Mais ao norte, em Chapadão do Sul, o CTN Gonzagão também mantém viva a chama nordestina. Em 24 de maio de 2026, promoveu a 1ª Festa do Milho na Feira do Produtor, com comidas típicas, show ao vivo e diversas atrações. E no dia 14 de setembro, ironicamente o Dia Nacional do Frevo, o CTN Gonzagão convocou seus associados para uma Assembleia Geral para eleição da nova diretoria. A data não passou em branco — apenas foi preenchida com outra forma de celebração: a democracia comunitária.
A distância que aproxima
Há uma pergunta que insiste: por que o frevo, sendo uma expressão tão marcante da cultura nordestina, não tem no MS a mesma centralidade que o forró? A resposta talvez esteja na própria natureza dos dois ritmos.
O forró é agregador. Pede o salão, o par, o copo na mesa. O frevo é expansivo. Pede a rua, o cortejo, o corpo em movimento. Em uma cidade como Campo Grande, onde a comunidade nordestina se reúne principalmente em espaços fechados — clubes, CTNs, restaurantes —, o forró naturalmente ocupa mais espaço. Mas o frevo não desapareceu. Ele se adaptou.

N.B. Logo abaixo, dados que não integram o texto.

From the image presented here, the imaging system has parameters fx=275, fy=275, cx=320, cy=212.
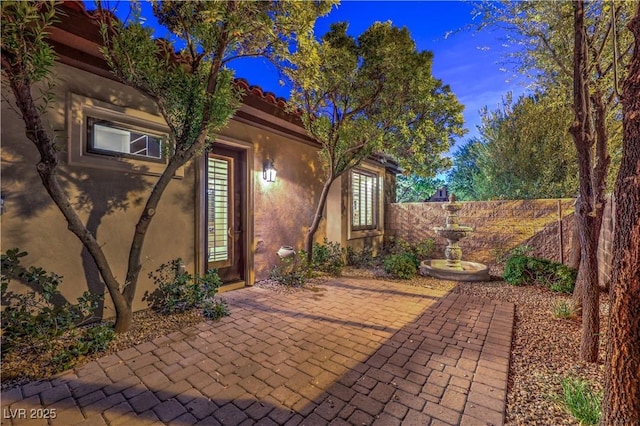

Na Oficina de Dança de Corumbá, adolescentes aprendem os passos do frevo como parte de sua formação cultural. No Cordão Valu, o frevo sai às ruas todo Carnaval, conduzido por uma banda que faz questão de mantê-lo vivo. E nos intervalos dos festivais nordestinos, como o Festival Arretado realizado no ParkShopping Campo Grande em junho, grupos de frevo e capoeira sobem ao palco para lembrar que a nordestinidade não se resume ao triângulo e à sanfona.
Uma celebração que não precisa de data
Em 14 de setembro de 2026, enquanto o Paço do Frevo, no Recife, encerrava sua programação especial com visitação gratuita, vivências de dança e apresentações da Orquestra Paranampuká, no Mato Grosso do Sul o dia transcorreu sem grandes eventos oficiais.
Mas quem conhece a comunidade nordestina de MS sabe: o frevo não se celebra apenas no dia 14 de setembro. Celebra-se quando um grupo de amigos se reúne em um CTN e alguém pede “aquela música”. Celebra-se quando uma criança de Corumbá aprende o passo pela primeira vez na Oficina de Dança. Celebra-se quando a Banda de Frevo entra na Esplanada Ferroviária e o público, independentemente da origem, sente o corpo responder.
O frevo, afinal, vem de “ferver”. E no Mato Grosso do Sul, o caldeirão cultural nunca parou de borbulhar.